THE EXERCISE: In the listing below, copy out word for word the lines starting at the one containing "Focusing on (1)" and ending at the one containing "Between the point". Leave the pictures out of your answer.

RECORDS FOR THIS EXERCISE:
-*-*-

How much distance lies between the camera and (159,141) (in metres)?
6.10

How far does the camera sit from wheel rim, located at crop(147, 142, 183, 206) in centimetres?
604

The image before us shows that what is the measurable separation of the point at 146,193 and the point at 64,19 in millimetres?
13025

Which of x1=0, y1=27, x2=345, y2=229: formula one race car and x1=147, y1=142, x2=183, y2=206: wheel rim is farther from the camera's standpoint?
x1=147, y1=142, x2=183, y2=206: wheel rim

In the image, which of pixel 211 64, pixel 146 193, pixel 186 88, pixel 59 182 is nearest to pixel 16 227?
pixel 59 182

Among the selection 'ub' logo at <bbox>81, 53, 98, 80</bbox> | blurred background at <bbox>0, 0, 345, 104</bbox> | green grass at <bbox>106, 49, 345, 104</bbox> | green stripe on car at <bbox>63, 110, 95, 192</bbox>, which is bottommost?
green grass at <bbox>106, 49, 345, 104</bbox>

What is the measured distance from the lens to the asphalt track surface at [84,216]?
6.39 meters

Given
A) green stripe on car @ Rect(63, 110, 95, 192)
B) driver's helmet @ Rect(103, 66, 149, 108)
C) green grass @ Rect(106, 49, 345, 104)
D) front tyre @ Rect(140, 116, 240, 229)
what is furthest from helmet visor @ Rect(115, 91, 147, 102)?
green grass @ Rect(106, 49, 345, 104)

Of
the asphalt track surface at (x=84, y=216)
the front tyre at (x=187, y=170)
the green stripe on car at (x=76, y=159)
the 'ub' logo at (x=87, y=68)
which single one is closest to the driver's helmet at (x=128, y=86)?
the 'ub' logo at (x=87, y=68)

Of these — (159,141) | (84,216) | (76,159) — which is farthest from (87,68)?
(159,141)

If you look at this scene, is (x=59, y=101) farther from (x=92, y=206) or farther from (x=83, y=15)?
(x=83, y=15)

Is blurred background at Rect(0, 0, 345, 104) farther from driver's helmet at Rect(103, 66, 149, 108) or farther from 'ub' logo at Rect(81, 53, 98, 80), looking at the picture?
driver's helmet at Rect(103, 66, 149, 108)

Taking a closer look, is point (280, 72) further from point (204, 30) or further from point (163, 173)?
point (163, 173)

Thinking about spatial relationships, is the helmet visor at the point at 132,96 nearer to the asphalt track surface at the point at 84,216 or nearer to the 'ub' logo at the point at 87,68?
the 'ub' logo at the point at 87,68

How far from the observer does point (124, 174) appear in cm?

-*-*-

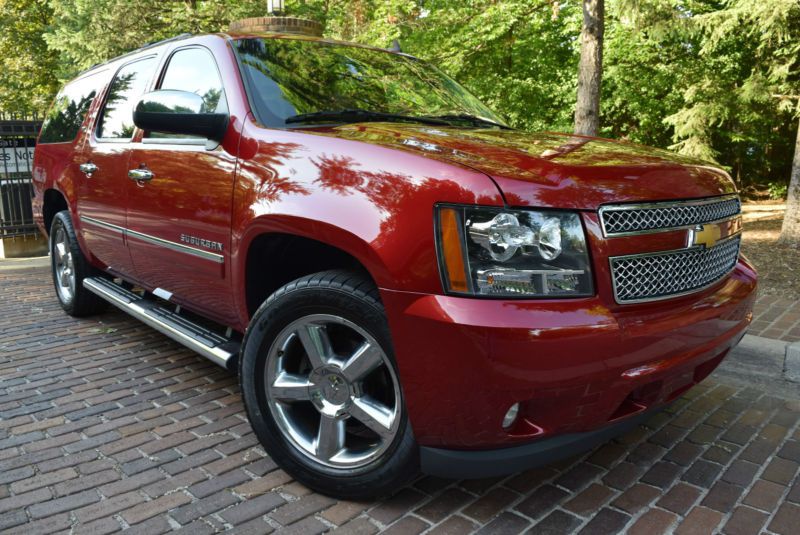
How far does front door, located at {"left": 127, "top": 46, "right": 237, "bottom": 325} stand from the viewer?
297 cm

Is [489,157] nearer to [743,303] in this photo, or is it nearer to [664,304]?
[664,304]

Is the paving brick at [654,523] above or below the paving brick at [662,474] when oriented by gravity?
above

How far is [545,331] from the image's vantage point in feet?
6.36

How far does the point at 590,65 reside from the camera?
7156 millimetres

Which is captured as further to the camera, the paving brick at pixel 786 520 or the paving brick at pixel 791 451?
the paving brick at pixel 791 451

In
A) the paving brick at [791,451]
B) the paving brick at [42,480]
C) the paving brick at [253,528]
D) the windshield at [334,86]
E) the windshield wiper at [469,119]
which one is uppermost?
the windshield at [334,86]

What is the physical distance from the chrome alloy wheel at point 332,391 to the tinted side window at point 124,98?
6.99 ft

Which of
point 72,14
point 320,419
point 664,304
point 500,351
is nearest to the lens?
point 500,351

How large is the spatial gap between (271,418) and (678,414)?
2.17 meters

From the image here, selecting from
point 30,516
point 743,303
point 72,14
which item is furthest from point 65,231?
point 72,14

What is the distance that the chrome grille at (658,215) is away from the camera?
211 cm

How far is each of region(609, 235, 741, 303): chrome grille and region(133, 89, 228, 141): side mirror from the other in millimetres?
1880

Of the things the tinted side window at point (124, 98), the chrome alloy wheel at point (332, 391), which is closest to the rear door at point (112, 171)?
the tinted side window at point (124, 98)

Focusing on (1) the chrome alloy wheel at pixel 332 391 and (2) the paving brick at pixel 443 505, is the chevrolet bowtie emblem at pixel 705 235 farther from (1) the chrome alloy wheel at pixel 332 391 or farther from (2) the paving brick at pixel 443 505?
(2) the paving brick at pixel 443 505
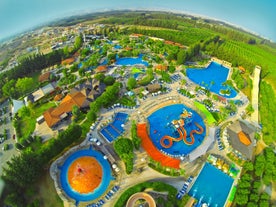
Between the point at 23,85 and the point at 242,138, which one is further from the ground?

-*-*-

ANSWER TO THE PROBLEM:
Focusing on (1) the chrome alloy wheel at pixel 332 391 and (2) the paving brick at pixel 443 505, is the chevrolet bowtie emblem at pixel 705 235 farther from (1) the chrome alloy wheel at pixel 332 391 or farther from (2) the paving brick at pixel 443 505?
(2) the paving brick at pixel 443 505
Between the point at 23,85 and the point at 242,138, which one is further from the ground?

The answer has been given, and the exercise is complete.